Legal pluralism and challenges for family law governance
Time & LocationSession 4
Wed 15:30–17:00 Room 1.102
All over the world non-state mechanisms exist in the realm of family law, reflecting the existing religious and cultural diversity. Proponents of narrow state regulation argue that non-state mechanisms can be a welcome addition to state governance of family law. Others oppose a prominent role for customary and religious mechanisms as they fear that those will challenge statutory rights of individual members - especially rights on equality. This debate is especially manifest in Muslim majority countries, as state regulation and interpretations of Muslim family law are prone to challenging views.

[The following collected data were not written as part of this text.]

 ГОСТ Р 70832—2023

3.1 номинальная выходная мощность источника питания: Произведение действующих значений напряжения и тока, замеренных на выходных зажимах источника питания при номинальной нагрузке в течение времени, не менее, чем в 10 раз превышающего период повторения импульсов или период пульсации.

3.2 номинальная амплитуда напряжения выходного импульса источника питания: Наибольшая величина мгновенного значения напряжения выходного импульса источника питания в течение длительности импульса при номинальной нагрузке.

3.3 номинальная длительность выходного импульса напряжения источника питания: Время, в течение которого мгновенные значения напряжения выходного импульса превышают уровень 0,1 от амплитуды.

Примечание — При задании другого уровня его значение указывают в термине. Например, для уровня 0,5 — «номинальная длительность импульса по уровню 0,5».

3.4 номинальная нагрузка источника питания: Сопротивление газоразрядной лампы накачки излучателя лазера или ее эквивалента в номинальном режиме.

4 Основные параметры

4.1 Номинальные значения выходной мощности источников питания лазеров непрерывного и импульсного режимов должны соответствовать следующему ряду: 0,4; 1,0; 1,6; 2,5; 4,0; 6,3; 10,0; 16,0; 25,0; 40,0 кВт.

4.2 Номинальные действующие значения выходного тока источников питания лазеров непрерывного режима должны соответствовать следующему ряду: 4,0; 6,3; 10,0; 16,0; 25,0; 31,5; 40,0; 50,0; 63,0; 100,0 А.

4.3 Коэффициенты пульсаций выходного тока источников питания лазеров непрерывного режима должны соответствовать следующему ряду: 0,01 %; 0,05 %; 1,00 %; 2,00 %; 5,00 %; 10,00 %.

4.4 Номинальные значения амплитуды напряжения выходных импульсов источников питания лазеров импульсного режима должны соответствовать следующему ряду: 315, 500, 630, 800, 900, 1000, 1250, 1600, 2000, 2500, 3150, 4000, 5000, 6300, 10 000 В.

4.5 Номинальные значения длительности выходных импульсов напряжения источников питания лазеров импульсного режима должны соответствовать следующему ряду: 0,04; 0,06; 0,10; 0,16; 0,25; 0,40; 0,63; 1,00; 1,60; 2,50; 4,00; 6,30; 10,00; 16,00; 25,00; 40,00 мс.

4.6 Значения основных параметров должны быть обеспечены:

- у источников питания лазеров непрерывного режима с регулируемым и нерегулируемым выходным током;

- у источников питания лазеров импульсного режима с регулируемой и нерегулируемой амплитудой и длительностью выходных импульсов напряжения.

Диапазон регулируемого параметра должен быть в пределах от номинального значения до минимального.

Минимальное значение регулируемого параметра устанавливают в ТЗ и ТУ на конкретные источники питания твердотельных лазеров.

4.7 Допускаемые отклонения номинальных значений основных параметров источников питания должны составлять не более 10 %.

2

Even in a situation of exclusive state regulation of family law, customary and religious mechanisms may continue to operate, which may result in practices of unregistered marriages and out-of-court divorces. Government institutions may show leniency towards such practices and recognize its full or particular legal consequences: for instance, when an underage marriage is registered, or when in case of an unregistered religious marriage, the court puts an obligation upon a father to pay child support. The consequences of such leniency can be paradoxical: it grants rights to individual women and their children, but at the same time it maintains a normative system which challenges basic statutory family law provisions aimed at protecting women and children in general.
Participants in this panel will address the challenges that legal pluralism pose for family law governance; the ways in which government institutions, communities, minorities, and / or individuals deal with those challenges; and the consequences this has for family law governance and individual rights of citizens. The panel aims at increasing our knowledge about how in family law matters normative systems interact and how this interlegality affects family law governance.